Aさんがあった事故とその後の状況は以下のようになる。
いつも利用するスーパーに自家用車で出かけたときのこと。
住宅街のあまり広くない道を走行し交差点に差し掛かったとき、横から走行してきたワンボックスカーと衝突した。
不幸中の幸いにも、Aさんにもぶつかってきたワンボックスを運転していたBさんにも怪我はなかったものの、双方の車は大きく損壊した。
後日、改めて修理費の負担割合などを話し合うことで、とりあえずその場は合意した。
そして、数日後。
Bさんの保険会社が提示してきたのは、事故の原因はAさん側にあり、Bさんが被害者である。
よって、事故の過失割合は9:1でAさんが修理費の9割を分担するように、という要求であった。

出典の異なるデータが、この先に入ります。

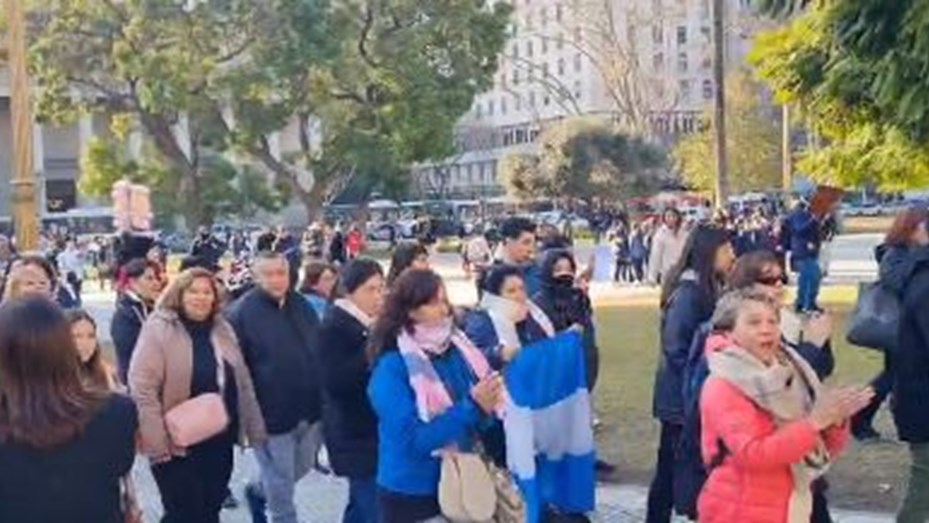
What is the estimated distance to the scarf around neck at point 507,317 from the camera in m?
6.52

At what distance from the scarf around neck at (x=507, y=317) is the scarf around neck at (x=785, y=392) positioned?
4.65 ft

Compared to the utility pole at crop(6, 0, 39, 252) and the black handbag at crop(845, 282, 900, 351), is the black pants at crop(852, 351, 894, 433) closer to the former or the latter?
the black handbag at crop(845, 282, 900, 351)

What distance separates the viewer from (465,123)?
111562 millimetres

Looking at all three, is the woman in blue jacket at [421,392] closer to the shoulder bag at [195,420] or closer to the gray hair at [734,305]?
the gray hair at [734,305]

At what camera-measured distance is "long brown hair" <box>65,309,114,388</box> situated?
4.88 meters

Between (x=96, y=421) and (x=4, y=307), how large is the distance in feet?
1.38

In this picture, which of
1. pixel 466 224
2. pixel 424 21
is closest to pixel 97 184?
pixel 424 21

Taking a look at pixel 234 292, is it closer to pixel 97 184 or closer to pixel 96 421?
pixel 96 421

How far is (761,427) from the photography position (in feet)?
16.5

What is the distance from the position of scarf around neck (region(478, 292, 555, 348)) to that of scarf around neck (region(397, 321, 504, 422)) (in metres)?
0.96

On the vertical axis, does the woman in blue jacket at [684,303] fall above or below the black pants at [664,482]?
above

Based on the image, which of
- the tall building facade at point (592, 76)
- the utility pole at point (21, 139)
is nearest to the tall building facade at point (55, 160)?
the tall building facade at point (592, 76)

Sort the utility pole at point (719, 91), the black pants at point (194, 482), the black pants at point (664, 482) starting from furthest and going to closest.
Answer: the utility pole at point (719, 91) → the black pants at point (664, 482) → the black pants at point (194, 482)

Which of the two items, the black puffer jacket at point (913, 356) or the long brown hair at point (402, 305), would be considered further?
the black puffer jacket at point (913, 356)
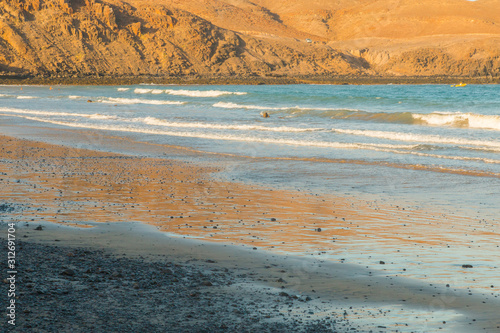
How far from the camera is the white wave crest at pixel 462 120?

Aさんが訴え出たのは、この過失割合があまりにも一方的な主張であり、Bさんにも相応の瑕疵はあるのだから、適切な割合での示談を要望するためである。
事故現場の道路は、Bさん側が優先道路であることから、Aさん側がある程度多く負担せざるを得ないことはわかるが、それでも多くて7:3くらいだろう、とAさんは考えていたのだ。

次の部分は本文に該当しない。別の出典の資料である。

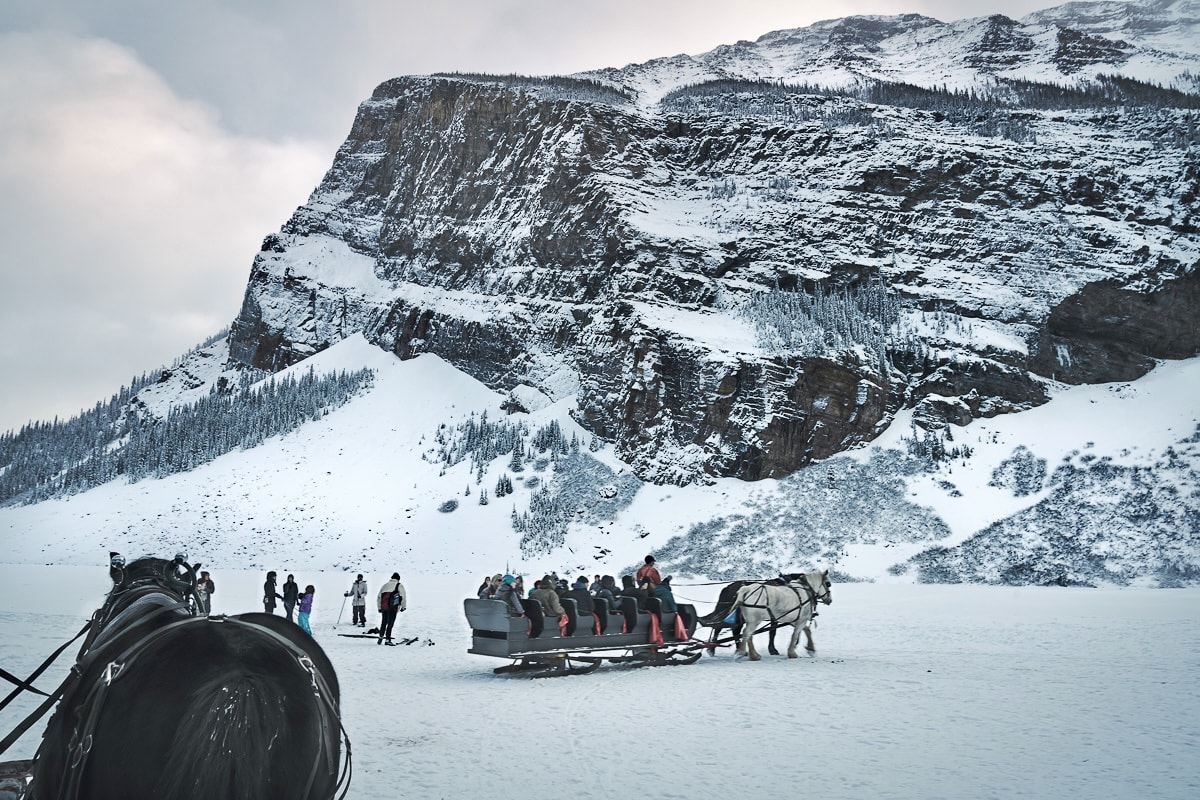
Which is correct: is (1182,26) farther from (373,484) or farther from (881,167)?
(373,484)

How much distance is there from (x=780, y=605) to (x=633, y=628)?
313cm

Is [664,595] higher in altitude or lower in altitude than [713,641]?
higher

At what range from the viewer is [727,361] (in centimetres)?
6431

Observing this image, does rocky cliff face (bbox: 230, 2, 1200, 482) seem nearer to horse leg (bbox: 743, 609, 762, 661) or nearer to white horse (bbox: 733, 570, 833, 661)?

ともかく、不満だからといって根拠がなければ合意に至ることはない。
そのため、示談交渉の材料として事故鑑定を行い、第三者の目から、Bさんにもそれなりの事故となる要因があったことを証明する材料を得る運びとなったのだった。
Aさんが過失割合を減らすよう主張するための材料にしようと考えていたのは、Bさんの車の走行速度である。
ぶつかったときの状況は動転していてそこまで詳しくは覚えていないものの、Bさんが相当なスピードでぶつかってきたという印象があったからだ。

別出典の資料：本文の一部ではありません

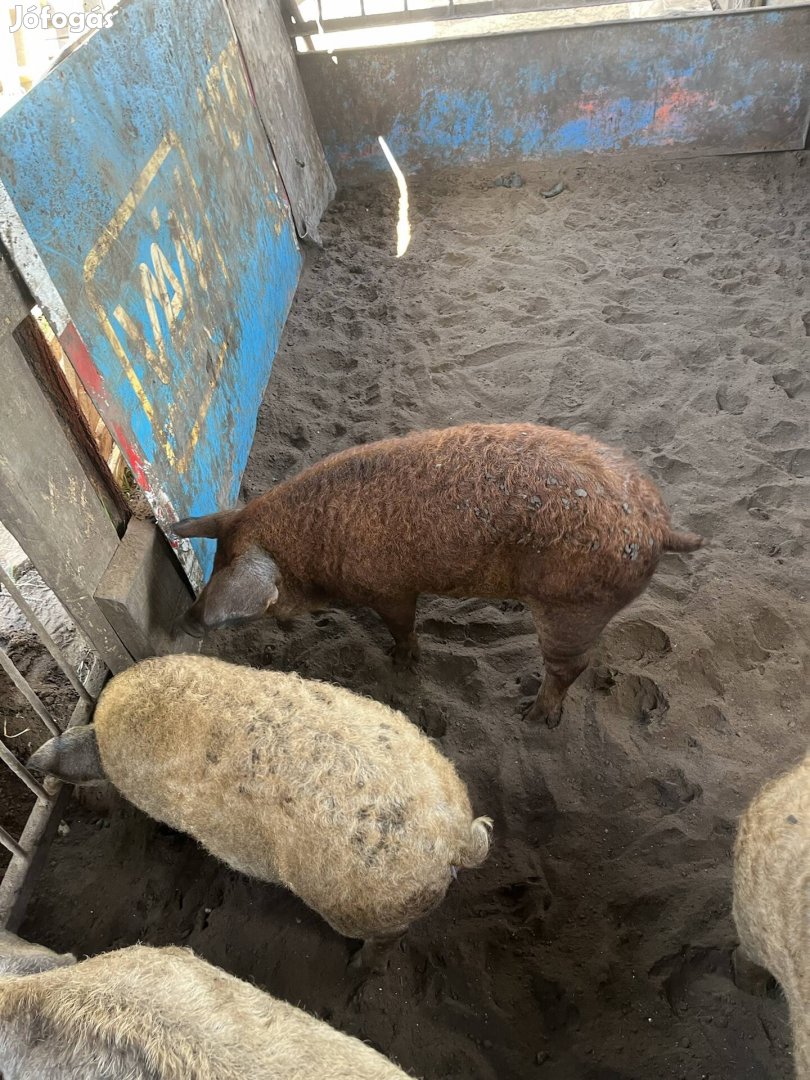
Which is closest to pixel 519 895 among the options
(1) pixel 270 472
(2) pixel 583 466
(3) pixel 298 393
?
(2) pixel 583 466

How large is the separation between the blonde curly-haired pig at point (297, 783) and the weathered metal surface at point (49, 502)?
0.43 metres

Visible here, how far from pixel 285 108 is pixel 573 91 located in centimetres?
276

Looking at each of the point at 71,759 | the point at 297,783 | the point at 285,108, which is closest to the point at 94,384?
the point at 71,759

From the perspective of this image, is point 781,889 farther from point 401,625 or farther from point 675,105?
point 675,105

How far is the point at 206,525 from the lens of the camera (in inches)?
124

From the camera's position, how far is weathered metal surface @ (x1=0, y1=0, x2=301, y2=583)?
259 cm

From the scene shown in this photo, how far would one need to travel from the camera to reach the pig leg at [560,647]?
2.77 m

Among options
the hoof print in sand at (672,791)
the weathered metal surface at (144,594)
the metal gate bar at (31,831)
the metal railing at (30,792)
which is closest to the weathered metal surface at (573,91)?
the weathered metal surface at (144,594)

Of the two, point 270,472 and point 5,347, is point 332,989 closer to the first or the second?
point 5,347

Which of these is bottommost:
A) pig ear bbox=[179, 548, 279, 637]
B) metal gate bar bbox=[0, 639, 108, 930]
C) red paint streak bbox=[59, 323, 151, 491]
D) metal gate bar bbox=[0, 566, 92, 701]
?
metal gate bar bbox=[0, 639, 108, 930]

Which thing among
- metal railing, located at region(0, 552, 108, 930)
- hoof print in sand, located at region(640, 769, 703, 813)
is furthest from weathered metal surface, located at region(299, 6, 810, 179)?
hoof print in sand, located at region(640, 769, 703, 813)

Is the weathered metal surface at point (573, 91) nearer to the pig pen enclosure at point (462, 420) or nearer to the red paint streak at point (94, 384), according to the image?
the pig pen enclosure at point (462, 420)

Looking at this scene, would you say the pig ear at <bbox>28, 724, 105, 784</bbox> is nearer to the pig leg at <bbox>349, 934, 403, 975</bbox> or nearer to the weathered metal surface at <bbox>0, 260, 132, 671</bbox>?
the weathered metal surface at <bbox>0, 260, 132, 671</bbox>

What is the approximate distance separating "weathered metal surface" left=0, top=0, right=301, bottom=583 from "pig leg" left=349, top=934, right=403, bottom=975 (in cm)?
186
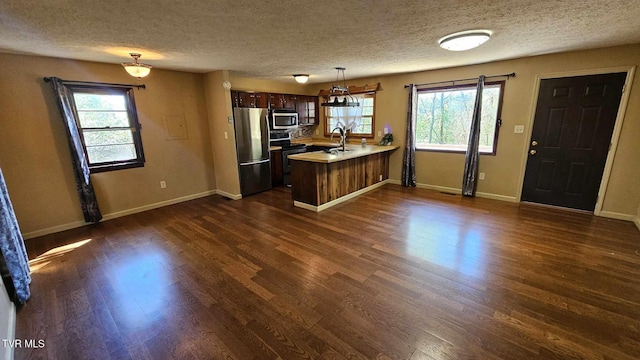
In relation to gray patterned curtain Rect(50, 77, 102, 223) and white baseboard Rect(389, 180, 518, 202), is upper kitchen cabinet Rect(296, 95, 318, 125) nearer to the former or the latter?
white baseboard Rect(389, 180, 518, 202)

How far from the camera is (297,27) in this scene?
2.27 metres

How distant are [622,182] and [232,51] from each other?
17.9 feet

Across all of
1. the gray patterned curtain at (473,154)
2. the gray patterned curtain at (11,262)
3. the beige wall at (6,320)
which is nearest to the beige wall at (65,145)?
the gray patterned curtain at (11,262)

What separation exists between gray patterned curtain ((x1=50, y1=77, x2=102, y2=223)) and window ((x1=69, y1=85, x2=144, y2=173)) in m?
0.15

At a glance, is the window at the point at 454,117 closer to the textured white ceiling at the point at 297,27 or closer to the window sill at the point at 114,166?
the textured white ceiling at the point at 297,27

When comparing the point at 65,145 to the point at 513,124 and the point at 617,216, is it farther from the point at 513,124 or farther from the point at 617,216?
the point at 617,216

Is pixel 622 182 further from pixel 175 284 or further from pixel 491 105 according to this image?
pixel 175 284

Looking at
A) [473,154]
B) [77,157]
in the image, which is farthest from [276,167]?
[473,154]

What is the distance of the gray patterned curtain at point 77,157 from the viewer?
3.31m

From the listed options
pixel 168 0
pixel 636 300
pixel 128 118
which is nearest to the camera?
pixel 168 0

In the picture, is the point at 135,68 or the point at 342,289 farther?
the point at 135,68

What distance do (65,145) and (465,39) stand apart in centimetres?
515

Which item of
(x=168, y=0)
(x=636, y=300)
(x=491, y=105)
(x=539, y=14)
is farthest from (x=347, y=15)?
(x=491, y=105)

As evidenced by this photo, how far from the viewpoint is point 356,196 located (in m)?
4.79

実際、ぶつかった直後に壊れた車を見て、お互いに怪我がなかったのが奇跡だと思ったほどである。
事故車両の写真はどちらのものも問題なく用意できた。
現物車両はAさんのほうは修理せず残っていたが、Bさんのほうは既に修理されているそうなので、Aさんの車の現物の衝突痕跡と、Bさんの車の写真の衝突痕跡から、衝突時の速度を割り出すことになった。
まず、事故状況で、衝突した後にお互いの車がどのように移動して停車していたのか、その状況から双方の車体の破損から見て取れる変形量、これらを根拠として、どの位の衝突エネルギーが発生したのかを計算する。
そして、お互いの車体の重量などから、そのエネルギーを生み出すために必要となる速度を算出した。
その結果、時速40Kmで走行していたAさんの車の左側前面、ちょうど助手席の前あたりに、時速60KmでBさんが突っ込んでいったという鑑定結果となった。
この道路の制限速度は30Km/hである。
Aさんも速度を超過してしまっているが、Bさんのほうがさらに20Km/hも速度をオーバーしているため、Bさんに事故原因が多大にあるといえるだろう。
この鑑定結果を元に示談交渉した結果、6:4での過失割合で合意する結果となった。